Real-time HTML dashboard¶

perfshop-monitoring is a custom Node.js service that provides a real-time HTML dashboard parallel to Grafana. It plays three distinct roles in the stack:

Docker metrics producer — it queries the Docker socket to compute CPU/RAM/network/I/O statistics for the main containers and exposes them in Prometheus format on its own /metrics route.
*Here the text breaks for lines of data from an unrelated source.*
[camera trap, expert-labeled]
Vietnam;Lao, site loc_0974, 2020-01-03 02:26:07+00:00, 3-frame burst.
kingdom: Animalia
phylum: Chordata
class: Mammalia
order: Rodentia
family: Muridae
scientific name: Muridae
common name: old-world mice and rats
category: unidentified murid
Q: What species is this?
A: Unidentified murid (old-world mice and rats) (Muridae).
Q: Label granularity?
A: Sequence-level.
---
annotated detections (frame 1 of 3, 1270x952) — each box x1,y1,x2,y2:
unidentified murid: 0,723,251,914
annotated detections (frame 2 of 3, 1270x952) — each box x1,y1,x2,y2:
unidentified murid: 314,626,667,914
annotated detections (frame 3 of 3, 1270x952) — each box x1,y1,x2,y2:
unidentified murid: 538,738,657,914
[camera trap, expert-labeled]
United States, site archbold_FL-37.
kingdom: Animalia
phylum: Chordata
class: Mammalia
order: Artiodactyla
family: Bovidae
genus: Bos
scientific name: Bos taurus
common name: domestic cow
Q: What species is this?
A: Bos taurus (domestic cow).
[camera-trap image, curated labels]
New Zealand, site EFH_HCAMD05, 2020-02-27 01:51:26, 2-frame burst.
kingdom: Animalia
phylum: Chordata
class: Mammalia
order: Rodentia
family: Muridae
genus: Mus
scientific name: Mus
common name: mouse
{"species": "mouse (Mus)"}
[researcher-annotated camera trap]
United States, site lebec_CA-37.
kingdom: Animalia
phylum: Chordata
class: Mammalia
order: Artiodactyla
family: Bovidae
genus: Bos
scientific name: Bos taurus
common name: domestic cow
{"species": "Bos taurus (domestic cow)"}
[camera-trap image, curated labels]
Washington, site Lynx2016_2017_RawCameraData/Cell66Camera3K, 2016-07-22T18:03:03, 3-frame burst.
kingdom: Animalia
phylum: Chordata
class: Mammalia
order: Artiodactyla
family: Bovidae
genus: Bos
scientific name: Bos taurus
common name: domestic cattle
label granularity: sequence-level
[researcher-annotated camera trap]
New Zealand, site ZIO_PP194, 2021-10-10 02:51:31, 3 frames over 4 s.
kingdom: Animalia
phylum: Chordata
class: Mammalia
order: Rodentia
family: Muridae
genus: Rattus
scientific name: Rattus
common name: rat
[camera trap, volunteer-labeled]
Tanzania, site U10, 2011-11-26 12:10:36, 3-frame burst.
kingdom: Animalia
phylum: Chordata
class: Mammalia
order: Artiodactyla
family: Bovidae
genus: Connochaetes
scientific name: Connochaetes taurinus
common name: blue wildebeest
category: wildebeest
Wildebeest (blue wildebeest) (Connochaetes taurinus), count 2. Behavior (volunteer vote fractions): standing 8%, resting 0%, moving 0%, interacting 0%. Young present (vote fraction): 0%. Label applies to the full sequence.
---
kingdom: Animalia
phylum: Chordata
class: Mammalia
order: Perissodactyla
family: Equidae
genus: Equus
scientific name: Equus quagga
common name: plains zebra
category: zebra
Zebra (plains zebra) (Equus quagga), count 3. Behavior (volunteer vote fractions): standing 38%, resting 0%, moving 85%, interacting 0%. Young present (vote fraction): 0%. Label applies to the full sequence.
This is the source that feeds the Prometheus perfshop-docker job and therefore all the "Containers" panels in the Grafana dashboards.
Browser metrics receiver — it receives, via POST, the Web Vitals sent by chaos-agent.js from the student's browser (FPS, JS heap, long tasks, fetch/s, DOM nodes, active worker CPU) and re-exposes them in /metrics under the perfshop_client_* prefix.
Standalone HTML dashboard — it serves a static HTML page that directly queries the Spring Boot Actuator API (via /api/prometheus-raw, which is a proxy) and the Docker socket, to offer a real-time view with no Grafana dependency.

Source of truth

This page is taken from monitoring/src/server.js (~440 lines), the bind mounts of the perfshop-monitoring service in the compose files, and monitoring/public/index.html for the served HTML dashboard.

Architecture¶

flowchart LR
  subgraph BROWSER["Student browser"]
    direction TB
    HTML["index.html<br/>(real-time dashboard)"]
    JS["chaos-agent.js<br/>(injected by the frontend)"]
  end

  subgraph MON["perfshop-monitoring (Node + Express)"]
    direction TB
    SVR["server.js"]
    CACHE[("statsCache<br/>TTL 5s")]
    CLIENT[("lastClientMetrics<br/>(Web Vitals)")]
  end

  SOCK["/var/run/docker.sock<br/>(bind mount RO)"]
  BE["perfshop-app:9090<br/>/actuator/prometheus<br/>/actuator/heapdump"]
  PROM["Prometheus<br/>(scrape /metrics 5s)"]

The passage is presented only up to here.